By Dallas Fellini | August 2023


This is part of the Art Museum’s ongoing series of Virtual Spotlights centred on our collections, exhibitions, and projects. This Spotlight complements the exhibition Mnemonic silences, disappearing acts, on view at the Jackman Humanities Institute from September 13, 2023 to June 21, 2024. Curated by Dallas Fellini, the exhibition is presented by the Art Museum in conjunction with the Jackman Humanities Institute’s 2023–24 research theme Absence. Click here for details on how to visit the exhibition.


The archive has long been theorized as a structuring force that informs public memory, state narratives, and the making of official history. When trans and queer histories enter the archive, the conditions upon which they are absorbed are often those of surveillance, criminalization, coloniality, and degradation. More commonly, however, these histories do not make their way into official archives at all, which leads to a fragmented remembering of queer and trans pasts.  

Mnemonic silences, disappearing acts grapples with the absences, erasures, and censorships that colour the queer and trans archive, seeking forms of documentation, storytelling, and memory-keeping that serve marginalized communities. Queer and trans histories are largely defined by archival silences, gaps in the historical record where documentation is absent or detrimentally distorted. What happens when the archive, ratified as the bona fide memory-keeper, forgets us? The artists in this exhibition draw out the unreliable qualities of stored memory, positioning their work in the spaces where the archive momentarily goes out of focus. Through fiction-making, critical imagining, and revisionism, they gesture at and supplement histories of queer and trans people that are insufficient, compromised, colonial, or simply absent.

A pink pegboard strewn with instruments for archiving and for play interrupts the administrative space of the Jackman Humanities Institute. Originally developed by Hazel Meyer and Cait McKinney for their 2016 exhibition at The ArQuives (formerly the Canadian Lesbian and Gay Archives), The Pink Pegboard from Tape Condition: degraded (2016) (2023) is reimagined here as a spatial intervention into the JHI’s lounge area, offering up a diverse assortment of tools to visitors. Rubbing alcohol, written instructions for VHS digitization, and other materials related to VHS preservation are interspersed with rubber-tipped clothespins, a wooden paddle, and a soldering iron, creating an imagined hybrid archive of BDSM and VHS archival practices. Objects like nitrile gloves traverse archival and kinky realms, bringing to mind the significance of porn as a record of queer history and, consequently, as an indispensable archival object. Meyer and McKinney’s installation speaks to the complexities of collecting queer porn: histories of anti-queer censorship and police violence permeate the queer kinky archive, while the failure to preserve analog video materials similarly acts as a force of erasure. What loss is present in a degraded VHS tape? In a bankers box confiscated by Toronto Police? Drawings of VHS tapes are indexed with handwritten titles that tease electrifying content: “Sticky Business,” “Canyon Water Works,” “Young + Hung II.” Meyer and McKinney’s imagined archive positions fiction-making as a response to censorship and absence, forwarding an archival practice that prioritizes the conservation of documents of queer desire.
########
## Check your understanding
1 > In the text on the Mnemonic silences exhibition, what was The Pink Pegboard first made for?
2 > Extend the text on the Mnemonic silences exhibition, picking up right after its last sentence.
This data isn't needed for anything here.

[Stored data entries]
########
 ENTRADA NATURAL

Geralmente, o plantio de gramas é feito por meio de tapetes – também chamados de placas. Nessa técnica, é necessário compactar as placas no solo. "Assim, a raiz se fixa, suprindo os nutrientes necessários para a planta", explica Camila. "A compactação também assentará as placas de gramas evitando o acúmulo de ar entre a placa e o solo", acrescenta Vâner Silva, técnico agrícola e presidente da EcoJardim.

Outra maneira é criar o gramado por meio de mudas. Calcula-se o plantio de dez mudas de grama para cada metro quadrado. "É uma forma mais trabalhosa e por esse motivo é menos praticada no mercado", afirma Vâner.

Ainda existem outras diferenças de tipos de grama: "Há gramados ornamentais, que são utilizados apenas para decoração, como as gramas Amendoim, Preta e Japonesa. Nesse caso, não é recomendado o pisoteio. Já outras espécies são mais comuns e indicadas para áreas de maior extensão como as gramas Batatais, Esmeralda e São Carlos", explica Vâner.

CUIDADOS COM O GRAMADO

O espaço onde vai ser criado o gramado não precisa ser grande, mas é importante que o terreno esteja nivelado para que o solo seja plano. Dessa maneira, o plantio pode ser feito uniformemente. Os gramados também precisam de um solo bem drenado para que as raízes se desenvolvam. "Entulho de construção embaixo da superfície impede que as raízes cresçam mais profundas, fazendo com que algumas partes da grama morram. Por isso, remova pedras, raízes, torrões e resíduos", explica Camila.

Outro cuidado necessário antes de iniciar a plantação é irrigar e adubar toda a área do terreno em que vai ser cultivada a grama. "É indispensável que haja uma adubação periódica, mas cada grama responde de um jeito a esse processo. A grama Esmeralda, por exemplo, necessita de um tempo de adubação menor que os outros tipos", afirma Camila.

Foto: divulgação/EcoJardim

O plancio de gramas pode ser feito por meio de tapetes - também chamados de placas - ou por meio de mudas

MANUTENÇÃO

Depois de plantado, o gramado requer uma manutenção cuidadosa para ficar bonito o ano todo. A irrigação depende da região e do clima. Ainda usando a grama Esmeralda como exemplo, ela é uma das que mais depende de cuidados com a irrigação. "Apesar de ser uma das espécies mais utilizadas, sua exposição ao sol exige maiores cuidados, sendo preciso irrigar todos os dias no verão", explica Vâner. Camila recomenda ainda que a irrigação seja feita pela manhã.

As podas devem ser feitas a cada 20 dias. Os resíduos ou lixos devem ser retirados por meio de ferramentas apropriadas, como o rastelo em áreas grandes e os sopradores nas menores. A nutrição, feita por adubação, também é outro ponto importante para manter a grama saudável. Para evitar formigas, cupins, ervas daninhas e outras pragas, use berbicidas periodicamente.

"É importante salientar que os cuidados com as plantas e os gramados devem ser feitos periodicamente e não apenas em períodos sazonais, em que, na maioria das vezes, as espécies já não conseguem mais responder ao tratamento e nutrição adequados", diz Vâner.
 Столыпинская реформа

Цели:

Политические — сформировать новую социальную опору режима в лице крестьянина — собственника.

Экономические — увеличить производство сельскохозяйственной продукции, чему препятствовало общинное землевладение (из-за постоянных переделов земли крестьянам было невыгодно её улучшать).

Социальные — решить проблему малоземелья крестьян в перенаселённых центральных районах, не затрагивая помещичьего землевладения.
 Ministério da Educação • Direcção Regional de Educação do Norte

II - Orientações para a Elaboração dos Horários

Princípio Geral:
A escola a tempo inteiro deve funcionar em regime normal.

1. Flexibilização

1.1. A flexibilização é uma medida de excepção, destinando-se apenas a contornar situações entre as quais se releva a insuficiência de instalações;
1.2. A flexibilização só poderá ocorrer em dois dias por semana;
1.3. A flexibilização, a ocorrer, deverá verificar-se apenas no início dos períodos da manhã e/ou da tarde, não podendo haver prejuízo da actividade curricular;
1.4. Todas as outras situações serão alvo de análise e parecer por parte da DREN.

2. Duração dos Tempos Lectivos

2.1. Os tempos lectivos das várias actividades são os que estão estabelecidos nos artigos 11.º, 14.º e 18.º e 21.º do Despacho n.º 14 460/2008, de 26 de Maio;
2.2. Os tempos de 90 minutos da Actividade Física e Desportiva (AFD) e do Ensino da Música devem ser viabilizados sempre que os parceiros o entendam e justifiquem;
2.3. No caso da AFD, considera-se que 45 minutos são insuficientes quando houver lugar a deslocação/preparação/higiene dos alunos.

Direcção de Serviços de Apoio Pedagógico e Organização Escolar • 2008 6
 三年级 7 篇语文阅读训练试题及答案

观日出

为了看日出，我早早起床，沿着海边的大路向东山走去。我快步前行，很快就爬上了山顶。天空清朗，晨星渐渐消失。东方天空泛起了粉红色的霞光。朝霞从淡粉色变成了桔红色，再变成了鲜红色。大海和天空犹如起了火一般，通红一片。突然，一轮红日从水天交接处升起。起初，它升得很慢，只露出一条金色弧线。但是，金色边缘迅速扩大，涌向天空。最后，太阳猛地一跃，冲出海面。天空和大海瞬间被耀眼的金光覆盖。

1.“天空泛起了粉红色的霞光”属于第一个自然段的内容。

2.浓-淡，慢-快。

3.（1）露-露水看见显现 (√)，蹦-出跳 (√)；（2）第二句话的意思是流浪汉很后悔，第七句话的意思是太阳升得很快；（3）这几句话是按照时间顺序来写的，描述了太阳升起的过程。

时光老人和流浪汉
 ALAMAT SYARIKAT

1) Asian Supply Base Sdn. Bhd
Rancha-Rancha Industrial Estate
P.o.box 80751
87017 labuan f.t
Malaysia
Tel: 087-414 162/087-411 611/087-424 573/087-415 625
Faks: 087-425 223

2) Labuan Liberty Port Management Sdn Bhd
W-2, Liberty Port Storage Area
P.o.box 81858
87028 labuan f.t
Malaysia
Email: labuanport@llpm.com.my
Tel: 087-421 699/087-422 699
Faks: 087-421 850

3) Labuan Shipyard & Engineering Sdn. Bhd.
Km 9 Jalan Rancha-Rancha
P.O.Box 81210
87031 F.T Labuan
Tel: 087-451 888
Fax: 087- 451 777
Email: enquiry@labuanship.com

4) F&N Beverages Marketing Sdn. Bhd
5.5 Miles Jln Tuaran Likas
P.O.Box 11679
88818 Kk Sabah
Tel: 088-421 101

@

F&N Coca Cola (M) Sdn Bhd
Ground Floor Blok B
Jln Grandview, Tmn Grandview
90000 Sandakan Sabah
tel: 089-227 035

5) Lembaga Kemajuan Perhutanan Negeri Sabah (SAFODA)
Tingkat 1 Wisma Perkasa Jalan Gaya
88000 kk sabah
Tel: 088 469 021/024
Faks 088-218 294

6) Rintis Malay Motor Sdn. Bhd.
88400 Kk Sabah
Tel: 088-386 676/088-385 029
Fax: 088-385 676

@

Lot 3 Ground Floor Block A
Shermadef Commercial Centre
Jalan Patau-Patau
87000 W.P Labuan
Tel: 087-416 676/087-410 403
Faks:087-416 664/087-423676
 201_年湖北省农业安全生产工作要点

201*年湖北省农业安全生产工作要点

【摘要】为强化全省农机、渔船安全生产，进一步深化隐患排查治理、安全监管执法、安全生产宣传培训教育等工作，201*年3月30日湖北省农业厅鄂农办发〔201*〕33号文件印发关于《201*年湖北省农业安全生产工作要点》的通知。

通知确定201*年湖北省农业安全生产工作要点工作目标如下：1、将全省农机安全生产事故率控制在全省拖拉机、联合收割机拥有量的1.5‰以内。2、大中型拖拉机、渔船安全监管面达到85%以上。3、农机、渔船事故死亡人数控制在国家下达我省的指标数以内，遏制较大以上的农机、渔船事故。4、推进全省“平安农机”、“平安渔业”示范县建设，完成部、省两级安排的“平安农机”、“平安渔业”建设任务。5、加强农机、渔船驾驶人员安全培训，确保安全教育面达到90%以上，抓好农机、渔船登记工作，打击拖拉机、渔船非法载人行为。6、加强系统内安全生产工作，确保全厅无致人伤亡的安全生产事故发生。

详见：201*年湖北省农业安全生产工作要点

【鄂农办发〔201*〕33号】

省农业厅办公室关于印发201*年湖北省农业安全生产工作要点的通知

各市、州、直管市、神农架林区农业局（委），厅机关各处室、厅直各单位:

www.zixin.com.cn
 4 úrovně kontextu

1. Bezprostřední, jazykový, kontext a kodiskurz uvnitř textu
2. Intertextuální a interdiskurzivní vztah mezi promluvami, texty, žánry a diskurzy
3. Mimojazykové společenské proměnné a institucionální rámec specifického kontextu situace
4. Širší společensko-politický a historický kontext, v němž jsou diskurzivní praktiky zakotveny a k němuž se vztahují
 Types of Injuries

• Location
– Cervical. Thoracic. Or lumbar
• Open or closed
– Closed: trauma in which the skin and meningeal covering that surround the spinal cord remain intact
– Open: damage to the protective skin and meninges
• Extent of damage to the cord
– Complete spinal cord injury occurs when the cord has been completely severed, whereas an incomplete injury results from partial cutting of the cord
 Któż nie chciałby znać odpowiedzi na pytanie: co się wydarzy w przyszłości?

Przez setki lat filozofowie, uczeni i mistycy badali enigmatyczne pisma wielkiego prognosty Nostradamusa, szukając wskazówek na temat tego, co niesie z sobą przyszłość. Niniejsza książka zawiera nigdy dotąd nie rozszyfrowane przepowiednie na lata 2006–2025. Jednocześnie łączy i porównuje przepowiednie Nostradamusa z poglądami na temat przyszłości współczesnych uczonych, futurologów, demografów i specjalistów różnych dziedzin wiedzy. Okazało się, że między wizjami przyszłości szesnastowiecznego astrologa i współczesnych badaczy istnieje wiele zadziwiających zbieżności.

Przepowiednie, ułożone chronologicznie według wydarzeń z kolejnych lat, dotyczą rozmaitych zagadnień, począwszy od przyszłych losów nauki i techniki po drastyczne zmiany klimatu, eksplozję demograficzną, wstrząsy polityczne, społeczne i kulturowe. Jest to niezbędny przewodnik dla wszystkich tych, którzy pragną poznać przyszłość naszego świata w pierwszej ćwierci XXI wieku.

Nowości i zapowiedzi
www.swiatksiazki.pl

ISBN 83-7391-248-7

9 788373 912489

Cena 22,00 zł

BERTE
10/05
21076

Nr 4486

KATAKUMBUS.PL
########
## Outputs by task
1 > It was first made for Hazel Meyer and Cait McKinney's 2016 exhibition at The ArQuives, formerly the Canadian Lesbian and Gay Archives.

2 >
In Kasra Jalilipour’s Gut Feelings (2021), archival desire and queer fiction-making are explored in two video works centred on Tāj al-Saltaneh (1884–1936), a feminist activist and member of the Qajar dynasty. One work is a video essay combining images of Tāj al-Saltaneh and other Qajar-era women with a narrative voice-over emulating the familiarity of a voicemail message left for a close friend. Jalilipour enacts queer fiction-making in order to confront a need to find queerness in an archive that actively disappears it, examining the role that erasure and manipulation play in archival constructions of truth. They interrupt pre-Westernized Iranian histories, emphasizing the often mis-remembered narrative of Tāj al-Saltaneh in order to insert a queerness that has been expunged.  

Jalilipour’s exercise in speculation and longing employs a strategy that scholar Saidiya Hartman has termed critical fabulation: using combined methods of archival research and fiction-making in order to navigate histories that are unknowable or exist outside the limits of the archive.[i] Jalilipour grapples with devastating gaps through a decolonial and queer approach to history-making that refuses the oppressive archival methods of the past. A second moving image work completes their video essay: 3-D renderings of Tāj al-Saltaneh and the artist revolve and merge into each other, prompting considerations of the normative forces of the Western archive, forces that are in service of Eurocentricity, heteronormativity, and patriarchy. Gut Feelings interrogates these archival biases and digitally disseminated misinformation, asking us to consider whose stories are preserved, and for whom.  

Kama La Mackerel uses self-documentation as revisionism to interrogate the aesthetics of tourism-oriented island postcards and what they represent within the colonial visual archive. Their photo series Breaking the Promise of Tropical Emptiness: Trans Subjectivity in the Postcard (2019) interrupts the romanticized imagery of their home island, Mauritius. In these photographs, the artist inserts their own trans body into the foreground of postcards, print media which have traditionally represented islands as terra nullius. Framing themself amidst sugar cane fields and picturesque greens and blues, La Mackerel responds to a history of deletion of Mauritian citizens from the colonial archive and questions how postcards exoticize island spaces. The exclusion of Mauritian citizens from postcards further mirrors the silencing and repression of gender and sexually diverse Mauritians that occurred under colonial rule and persists in the country today. Addressing this erasure by drawing from gender diverse Mauritian histories, La Mackerel creates a trans counter-archive that disrupts an invisibilizing colonial imaginary.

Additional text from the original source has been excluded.